A high-severity authentication bypass vulnerability has been identified in the "WooCommerce OTP Login With Phone Number, OTP Verification" plugin for WordPress. This flaw allows an unauthenticated attacker to bypass the One-Time Password (OTP) verification mechanism and potentially create a new user account or gain unauthorized access to the website. Successful exploitation could lead to website compromise, data theft, and further attacks originating from the trusted site.

The vulnerability exists within the lwp_ajax_register function, which handles user registration via AJAX requests. The function fails to properly validate or sanitize input, specifically not checking for empty or null values in critical fields related to the OTP process. An unauthenticated attacker can craft a specific POST request to this function, submitting an empty value where an OTP or phone number is expected, thereby tricking the plugin into bypassing the security check and successfully completing the registration or login process without valid credentials.

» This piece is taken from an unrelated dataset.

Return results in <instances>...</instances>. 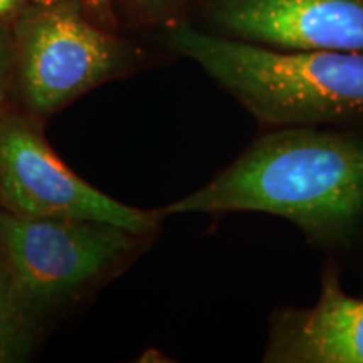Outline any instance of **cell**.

This vulnerability is rated as High severity with a CVSS score of 8.1. Exploitation could have a significant negative impact on the business by allowing unauthorized access to the WordPress environment. An attacker could create a privileged administrator account, leading to a full site takeover. Potential consequences include theft of sensitive customer data from WooCommerce, website defacement, injection of malicious code or malware, and using the compromised server to attack other systems. These outcomes pose direct risks of financial loss, reputational damage, and potential regulatory penalties for data breaches.

Immediate Action: All administrators of websites using the "WooCommerce OTP Login With Phone Number, OTP Verification" plugin must immediately update it to the latest version provided by the vendor, which contains a patch for this vulnerability. If the plugin is not critical to business operations, it should be deactivated and removed to eliminate the attack surface entirely.

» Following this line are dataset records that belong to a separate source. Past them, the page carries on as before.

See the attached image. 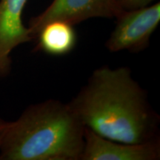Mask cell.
I'll return each instance as SVG.
<instances>
[{
	"label": "cell",
	"mask_w": 160,
	"mask_h": 160,
	"mask_svg": "<svg viewBox=\"0 0 160 160\" xmlns=\"http://www.w3.org/2000/svg\"><path fill=\"white\" fill-rule=\"evenodd\" d=\"M68 105L85 128L106 139L127 144L159 139L160 117L128 67L94 70Z\"/></svg>",
	"instance_id": "obj_1"
},
{
	"label": "cell",
	"mask_w": 160,
	"mask_h": 160,
	"mask_svg": "<svg viewBox=\"0 0 160 160\" xmlns=\"http://www.w3.org/2000/svg\"><path fill=\"white\" fill-rule=\"evenodd\" d=\"M85 127L68 103L49 99L9 122L0 160H81Z\"/></svg>",
	"instance_id": "obj_2"
},
{
	"label": "cell",
	"mask_w": 160,
	"mask_h": 160,
	"mask_svg": "<svg viewBox=\"0 0 160 160\" xmlns=\"http://www.w3.org/2000/svg\"><path fill=\"white\" fill-rule=\"evenodd\" d=\"M105 43L110 52L137 53L147 48L151 35L160 22V3L142 8L125 11Z\"/></svg>",
	"instance_id": "obj_3"
},
{
	"label": "cell",
	"mask_w": 160,
	"mask_h": 160,
	"mask_svg": "<svg viewBox=\"0 0 160 160\" xmlns=\"http://www.w3.org/2000/svg\"><path fill=\"white\" fill-rule=\"evenodd\" d=\"M116 0H53L39 15L30 19L28 28L32 40L45 25L62 21L75 25L91 18H115L123 12Z\"/></svg>",
	"instance_id": "obj_4"
},
{
	"label": "cell",
	"mask_w": 160,
	"mask_h": 160,
	"mask_svg": "<svg viewBox=\"0 0 160 160\" xmlns=\"http://www.w3.org/2000/svg\"><path fill=\"white\" fill-rule=\"evenodd\" d=\"M160 140L127 144L106 139L85 128L81 160H158Z\"/></svg>",
	"instance_id": "obj_5"
},
{
	"label": "cell",
	"mask_w": 160,
	"mask_h": 160,
	"mask_svg": "<svg viewBox=\"0 0 160 160\" xmlns=\"http://www.w3.org/2000/svg\"><path fill=\"white\" fill-rule=\"evenodd\" d=\"M28 0H0V78L10 73L12 51L32 41L22 22V13Z\"/></svg>",
	"instance_id": "obj_6"
},
{
	"label": "cell",
	"mask_w": 160,
	"mask_h": 160,
	"mask_svg": "<svg viewBox=\"0 0 160 160\" xmlns=\"http://www.w3.org/2000/svg\"><path fill=\"white\" fill-rule=\"evenodd\" d=\"M34 39L37 41V51L53 56H63L74 48L77 37L73 25L54 21L44 26Z\"/></svg>",
	"instance_id": "obj_7"
},
{
	"label": "cell",
	"mask_w": 160,
	"mask_h": 160,
	"mask_svg": "<svg viewBox=\"0 0 160 160\" xmlns=\"http://www.w3.org/2000/svg\"><path fill=\"white\" fill-rule=\"evenodd\" d=\"M124 11H133L151 5L155 0H116Z\"/></svg>",
	"instance_id": "obj_8"
},
{
	"label": "cell",
	"mask_w": 160,
	"mask_h": 160,
	"mask_svg": "<svg viewBox=\"0 0 160 160\" xmlns=\"http://www.w3.org/2000/svg\"><path fill=\"white\" fill-rule=\"evenodd\" d=\"M8 122H9L5 121V120L0 118V148H1L4 135H5L6 128H7Z\"/></svg>",
	"instance_id": "obj_9"
}]
</instances>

Proactive Monitoring: Security teams should monitor web server access logs for unusual POST requests to the WordPress AJAX endpoint (wp-admin/admin-ajax.php) that specify the lwp_ajax_register action. Scrutinize WordPress user audit logs for any new user accounts created around the time of the vulnerability disclosure, especially those created with suspicious usernames or from unexpected IP addresses.

Compensating Controls: If immediate patching is not feasible, implement a Web Application Firewall (WAF) rule to inspect and block requests to the lwp_ajax_register function that contain empty or malformed parameters. As an additional layer of defense, consider temporarily disabling new user registrations on the site until the plugin can be patched.

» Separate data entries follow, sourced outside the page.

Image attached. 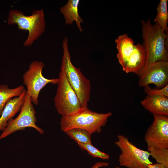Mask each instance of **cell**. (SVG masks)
I'll return each mask as SVG.
<instances>
[{
  "mask_svg": "<svg viewBox=\"0 0 168 168\" xmlns=\"http://www.w3.org/2000/svg\"><path fill=\"white\" fill-rule=\"evenodd\" d=\"M114 144L121 151L119 156L120 166L127 168H148L152 164L148 151L141 149L130 142L125 136L119 134Z\"/></svg>",
  "mask_w": 168,
  "mask_h": 168,
  "instance_id": "7",
  "label": "cell"
},
{
  "mask_svg": "<svg viewBox=\"0 0 168 168\" xmlns=\"http://www.w3.org/2000/svg\"><path fill=\"white\" fill-rule=\"evenodd\" d=\"M138 76L140 87L151 84L158 88L165 87L168 82V61H158L150 64Z\"/></svg>",
  "mask_w": 168,
  "mask_h": 168,
  "instance_id": "11",
  "label": "cell"
},
{
  "mask_svg": "<svg viewBox=\"0 0 168 168\" xmlns=\"http://www.w3.org/2000/svg\"><path fill=\"white\" fill-rule=\"evenodd\" d=\"M112 115L111 112L100 113L83 109L72 115L62 116L60 121L61 130L63 132L72 128L85 130L91 134L100 133L102 127L105 126L108 118Z\"/></svg>",
  "mask_w": 168,
  "mask_h": 168,
  "instance_id": "4",
  "label": "cell"
},
{
  "mask_svg": "<svg viewBox=\"0 0 168 168\" xmlns=\"http://www.w3.org/2000/svg\"><path fill=\"white\" fill-rule=\"evenodd\" d=\"M44 64L42 61L32 62L29 68L23 76V82L26 86V93L30 97L32 103L35 105L39 103L38 97L40 91L47 84H58L59 79H48L42 75Z\"/></svg>",
  "mask_w": 168,
  "mask_h": 168,
  "instance_id": "8",
  "label": "cell"
},
{
  "mask_svg": "<svg viewBox=\"0 0 168 168\" xmlns=\"http://www.w3.org/2000/svg\"><path fill=\"white\" fill-rule=\"evenodd\" d=\"M141 105L153 115L168 116V97L147 95L141 101Z\"/></svg>",
  "mask_w": 168,
  "mask_h": 168,
  "instance_id": "12",
  "label": "cell"
},
{
  "mask_svg": "<svg viewBox=\"0 0 168 168\" xmlns=\"http://www.w3.org/2000/svg\"><path fill=\"white\" fill-rule=\"evenodd\" d=\"M63 55L60 69L65 74L70 85L77 95L83 108H87L91 91L90 81L83 75L79 68H76L71 61L67 37L63 39Z\"/></svg>",
  "mask_w": 168,
  "mask_h": 168,
  "instance_id": "3",
  "label": "cell"
},
{
  "mask_svg": "<svg viewBox=\"0 0 168 168\" xmlns=\"http://www.w3.org/2000/svg\"><path fill=\"white\" fill-rule=\"evenodd\" d=\"M109 164L105 162H98L96 163L91 168H99L101 167H106L108 166Z\"/></svg>",
  "mask_w": 168,
  "mask_h": 168,
  "instance_id": "21",
  "label": "cell"
},
{
  "mask_svg": "<svg viewBox=\"0 0 168 168\" xmlns=\"http://www.w3.org/2000/svg\"><path fill=\"white\" fill-rule=\"evenodd\" d=\"M141 23L142 45L146 54V63L143 70L153 62L168 61V34L157 24H151L150 19L146 21L141 20Z\"/></svg>",
  "mask_w": 168,
  "mask_h": 168,
  "instance_id": "1",
  "label": "cell"
},
{
  "mask_svg": "<svg viewBox=\"0 0 168 168\" xmlns=\"http://www.w3.org/2000/svg\"><path fill=\"white\" fill-rule=\"evenodd\" d=\"M150 156L154 158L157 163L161 164L168 168V149L152 148L147 150Z\"/></svg>",
  "mask_w": 168,
  "mask_h": 168,
  "instance_id": "18",
  "label": "cell"
},
{
  "mask_svg": "<svg viewBox=\"0 0 168 168\" xmlns=\"http://www.w3.org/2000/svg\"><path fill=\"white\" fill-rule=\"evenodd\" d=\"M118 53L117 57L123 70L127 73L139 75L144 69L146 54L142 44H135L127 34L119 35L115 39Z\"/></svg>",
  "mask_w": 168,
  "mask_h": 168,
  "instance_id": "2",
  "label": "cell"
},
{
  "mask_svg": "<svg viewBox=\"0 0 168 168\" xmlns=\"http://www.w3.org/2000/svg\"><path fill=\"white\" fill-rule=\"evenodd\" d=\"M148 168H168L163 165L158 163H153L148 166Z\"/></svg>",
  "mask_w": 168,
  "mask_h": 168,
  "instance_id": "22",
  "label": "cell"
},
{
  "mask_svg": "<svg viewBox=\"0 0 168 168\" xmlns=\"http://www.w3.org/2000/svg\"><path fill=\"white\" fill-rule=\"evenodd\" d=\"M59 81L54 104L58 112L62 116L67 117L84 109L82 107L76 92L68 82L62 70L59 73Z\"/></svg>",
  "mask_w": 168,
  "mask_h": 168,
  "instance_id": "6",
  "label": "cell"
},
{
  "mask_svg": "<svg viewBox=\"0 0 168 168\" xmlns=\"http://www.w3.org/2000/svg\"><path fill=\"white\" fill-rule=\"evenodd\" d=\"M167 0H161L157 8V15L154 21L166 33H168Z\"/></svg>",
  "mask_w": 168,
  "mask_h": 168,
  "instance_id": "16",
  "label": "cell"
},
{
  "mask_svg": "<svg viewBox=\"0 0 168 168\" xmlns=\"http://www.w3.org/2000/svg\"><path fill=\"white\" fill-rule=\"evenodd\" d=\"M81 149L87 151L92 156L103 160H108L110 158L109 154L102 152L94 147L91 142L86 144L77 143Z\"/></svg>",
  "mask_w": 168,
  "mask_h": 168,
  "instance_id": "19",
  "label": "cell"
},
{
  "mask_svg": "<svg viewBox=\"0 0 168 168\" xmlns=\"http://www.w3.org/2000/svg\"><path fill=\"white\" fill-rule=\"evenodd\" d=\"M26 91L24 87L20 85L14 88H9L7 85L0 86V117L7 102L14 97H18Z\"/></svg>",
  "mask_w": 168,
  "mask_h": 168,
  "instance_id": "15",
  "label": "cell"
},
{
  "mask_svg": "<svg viewBox=\"0 0 168 168\" xmlns=\"http://www.w3.org/2000/svg\"><path fill=\"white\" fill-rule=\"evenodd\" d=\"M79 2V0H68L66 4L61 7L60 11L63 16L66 24L71 25L75 21L77 28L82 32L83 30L81 24L83 23V20L78 13Z\"/></svg>",
  "mask_w": 168,
  "mask_h": 168,
  "instance_id": "14",
  "label": "cell"
},
{
  "mask_svg": "<svg viewBox=\"0 0 168 168\" xmlns=\"http://www.w3.org/2000/svg\"><path fill=\"white\" fill-rule=\"evenodd\" d=\"M115 168H122L121 167L117 166H116Z\"/></svg>",
  "mask_w": 168,
  "mask_h": 168,
  "instance_id": "23",
  "label": "cell"
},
{
  "mask_svg": "<svg viewBox=\"0 0 168 168\" xmlns=\"http://www.w3.org/2000/svg\"><path fill=\"white\" fill-rule=\"evenodd\" d=\"M26 95V91L19 96L11 99L7 103L0 117V130L3 131L8 121L21 110Z\"/></svg>",
  "mask_w": 168,
  "mask_h": 168,
  "instance_id": "13",
  "label": "cell"
},
{
  "mask_svg": "<svg viewBox=\"0 0 168 168\" xmlns=\"http://www.w3.org/2000/svg\"><path fill=\"white\" fill-rule=\"evenodd\" d=\"M8 24H16L18 29L28 32L26 40L23 43L25 46L32 45L44 32L46 22L44 11L35 10L30 16H26L21 11L11 10L7 19Z\"/></svg>",
  "mask_w": 168,
  "mask_h": 168,
  "instance_id": "5",
  "label": "cell"
},
{
  "mask_svg": "<svg viewBox=\"0 0 168 168\" xmlns=\"http://www.w3.org/2000/svg\"><path fill=\"white\" fill-rule=\"evenodd\" d=\"M154 120L144 135L147 150L168 149V116L154 115Z\"/></svg>",
  "mask_w": 168,
  "mask_h": 168,
  "instance_id": "10",
  "label": "cell"
},
{
  "mask_svg": "<svg viewBox=\"0 0 168 168\" xmlns=\"http://www.w3.org/2000/svg\"><path fill=\"white\" fill-rule=\"evenodd\" d=\"M144 87V92L147 95H161L168 97V84L161 89H152L149 85Z\"/></svg>",
  "mask_w": 168,
  "mask_h": 168,
  "instance_id": "20",
  "label": "cell"
},
{
  "mask_svg": "<svg viewBox=\"0 0 168 168\" xmlns=\"http://www.w3.org/2000/svg\"><path fill=\"white\" fill-rule=\"evenodd\" d=\"M35 114L31 99L26 93L25 101L19 114L15 119H12L8 121L6 127L0 136V140L15 132L28 127L34 128L40 134H44V130L36 124Z\"/></svg>",
  "mask_w": 168,
  "mask_h": 168,
  "instance_id": "9",
  "label": "cell"
},
{
  "mask_svg": "<svg viewBox=\"0 0 168 168\" xmlns=\"http://www.w3.org/2000/svg\"><path fill=\"white\" fill-rule=\"evenodd\" d=\"M77 143L86 144L91 142V134L88 131L80 128H72L64 132Z\"/></svg>",
  "mask_w": 168,
  "mask_h": 168,
  "instance_id": "17",
  "label": "cell"
}]
</instances>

Public Exploit Available: False (as of August 15, 2025)

Given the high CVSS score of 8.1 and the critical impact of a successful authentication bypass, this vulnerability requires immediate attention. We strongly recommend that all organizations using the affected WordPress plugin apply the security update on an emergency basis. Due to the ease of exploitation, it is anticipated that threat actors will develop and deploy exploits quickly. Proactive patching is the most effective strategy to prevent unauthorized access and potential compromise of your web assets.